The origin of inguinal canal-related groin pain is functional.20 Physiologically, during muscular contraction of the abdominal wall, the conjoint tendon lowers and closes the deep inguinal ring like “a curtain” decreasing its diameter. Thus, the inguinal canal becomes more oblique and longer, and the deep ring of the inguinal canal moves upwards and outwards.
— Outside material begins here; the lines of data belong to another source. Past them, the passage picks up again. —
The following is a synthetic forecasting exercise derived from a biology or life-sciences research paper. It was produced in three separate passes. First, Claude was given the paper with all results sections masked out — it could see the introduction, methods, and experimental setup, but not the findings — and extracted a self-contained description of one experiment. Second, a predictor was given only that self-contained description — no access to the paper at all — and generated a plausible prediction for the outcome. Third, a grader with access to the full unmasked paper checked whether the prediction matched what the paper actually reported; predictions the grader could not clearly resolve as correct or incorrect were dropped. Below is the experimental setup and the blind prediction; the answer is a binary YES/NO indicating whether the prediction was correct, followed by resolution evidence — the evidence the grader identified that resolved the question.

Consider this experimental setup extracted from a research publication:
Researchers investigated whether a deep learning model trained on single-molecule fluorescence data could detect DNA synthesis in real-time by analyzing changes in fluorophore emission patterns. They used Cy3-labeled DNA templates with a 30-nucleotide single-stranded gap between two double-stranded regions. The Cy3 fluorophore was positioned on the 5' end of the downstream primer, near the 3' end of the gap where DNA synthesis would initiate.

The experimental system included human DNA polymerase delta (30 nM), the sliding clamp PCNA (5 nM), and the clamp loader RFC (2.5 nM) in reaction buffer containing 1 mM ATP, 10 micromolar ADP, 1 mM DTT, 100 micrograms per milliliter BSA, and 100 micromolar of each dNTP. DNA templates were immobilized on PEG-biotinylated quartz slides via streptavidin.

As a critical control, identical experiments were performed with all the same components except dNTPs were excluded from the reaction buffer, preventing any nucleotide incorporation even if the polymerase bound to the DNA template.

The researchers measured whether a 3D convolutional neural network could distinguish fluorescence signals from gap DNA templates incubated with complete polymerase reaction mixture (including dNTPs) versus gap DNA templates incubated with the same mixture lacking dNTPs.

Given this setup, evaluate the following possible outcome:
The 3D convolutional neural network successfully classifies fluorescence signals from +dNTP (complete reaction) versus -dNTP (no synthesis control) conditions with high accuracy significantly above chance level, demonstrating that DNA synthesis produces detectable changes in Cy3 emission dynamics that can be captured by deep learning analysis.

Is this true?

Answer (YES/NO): YES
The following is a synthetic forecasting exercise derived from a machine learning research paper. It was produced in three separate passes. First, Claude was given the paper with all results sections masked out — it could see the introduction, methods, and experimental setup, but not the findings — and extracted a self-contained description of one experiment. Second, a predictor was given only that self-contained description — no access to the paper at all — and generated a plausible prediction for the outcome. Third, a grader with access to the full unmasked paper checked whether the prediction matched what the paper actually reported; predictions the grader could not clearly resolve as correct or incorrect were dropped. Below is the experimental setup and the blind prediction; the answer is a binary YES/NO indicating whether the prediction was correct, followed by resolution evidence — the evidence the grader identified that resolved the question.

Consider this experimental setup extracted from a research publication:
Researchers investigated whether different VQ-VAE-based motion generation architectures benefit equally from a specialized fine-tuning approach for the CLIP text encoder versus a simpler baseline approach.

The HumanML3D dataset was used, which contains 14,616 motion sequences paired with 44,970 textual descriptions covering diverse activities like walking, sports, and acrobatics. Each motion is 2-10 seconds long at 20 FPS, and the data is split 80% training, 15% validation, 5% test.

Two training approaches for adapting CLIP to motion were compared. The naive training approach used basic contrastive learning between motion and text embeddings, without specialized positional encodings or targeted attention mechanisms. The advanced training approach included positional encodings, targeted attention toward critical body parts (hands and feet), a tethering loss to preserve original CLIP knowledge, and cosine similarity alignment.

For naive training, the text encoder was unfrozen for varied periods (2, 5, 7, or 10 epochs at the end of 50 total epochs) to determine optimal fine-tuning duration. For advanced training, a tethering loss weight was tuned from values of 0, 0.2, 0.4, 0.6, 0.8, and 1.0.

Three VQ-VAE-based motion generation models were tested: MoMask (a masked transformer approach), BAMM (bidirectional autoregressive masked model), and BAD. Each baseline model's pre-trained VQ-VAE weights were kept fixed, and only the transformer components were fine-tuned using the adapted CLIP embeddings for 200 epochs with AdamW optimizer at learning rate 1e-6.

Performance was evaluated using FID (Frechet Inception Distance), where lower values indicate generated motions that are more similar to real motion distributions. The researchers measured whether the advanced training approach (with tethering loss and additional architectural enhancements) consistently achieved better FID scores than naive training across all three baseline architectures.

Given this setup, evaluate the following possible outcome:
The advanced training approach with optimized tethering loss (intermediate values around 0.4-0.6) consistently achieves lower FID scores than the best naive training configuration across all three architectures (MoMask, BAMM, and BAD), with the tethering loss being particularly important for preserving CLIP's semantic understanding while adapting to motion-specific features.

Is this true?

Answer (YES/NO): NO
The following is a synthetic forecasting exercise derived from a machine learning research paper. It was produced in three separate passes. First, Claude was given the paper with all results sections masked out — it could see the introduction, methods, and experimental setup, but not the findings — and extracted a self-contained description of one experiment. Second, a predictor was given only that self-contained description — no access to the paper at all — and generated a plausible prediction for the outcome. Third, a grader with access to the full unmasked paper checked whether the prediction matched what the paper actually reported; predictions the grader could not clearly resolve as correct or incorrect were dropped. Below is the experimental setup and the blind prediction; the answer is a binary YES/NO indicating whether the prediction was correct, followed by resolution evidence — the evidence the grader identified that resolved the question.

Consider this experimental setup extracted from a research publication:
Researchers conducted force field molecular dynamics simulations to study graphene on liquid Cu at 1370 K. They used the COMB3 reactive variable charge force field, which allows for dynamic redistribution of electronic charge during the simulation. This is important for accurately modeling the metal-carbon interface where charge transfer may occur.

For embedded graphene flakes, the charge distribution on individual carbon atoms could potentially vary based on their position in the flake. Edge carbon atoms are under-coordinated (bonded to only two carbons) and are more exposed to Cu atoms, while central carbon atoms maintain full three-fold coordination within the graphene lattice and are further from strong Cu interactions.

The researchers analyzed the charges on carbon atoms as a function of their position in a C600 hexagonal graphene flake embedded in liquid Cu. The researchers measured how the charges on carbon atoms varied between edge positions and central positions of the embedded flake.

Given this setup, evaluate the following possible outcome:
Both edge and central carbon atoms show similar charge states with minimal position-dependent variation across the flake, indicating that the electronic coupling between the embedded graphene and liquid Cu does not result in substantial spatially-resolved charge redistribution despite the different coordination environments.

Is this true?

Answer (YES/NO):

Functionally, the “sealing” of the inguinal canal depends upon the contraction of the flat muscles, mainly the internal oblique muscle as well as the morphology of the conjoint tendon.19

Thus, in the presence of the conjoint tendon, the internal oblique muscle compresses by contracting the inguinal canal, acting as a “sphincter” and preventing the development of a hernia.17, 21 According to our experience, conjoint tendon abnormalities play a role in the defective covering of the deep ring during muscle contraction, weakening the posterior wall. When this is combined with repetitive microtraumatic muscular lesions, parietal weakness can develop.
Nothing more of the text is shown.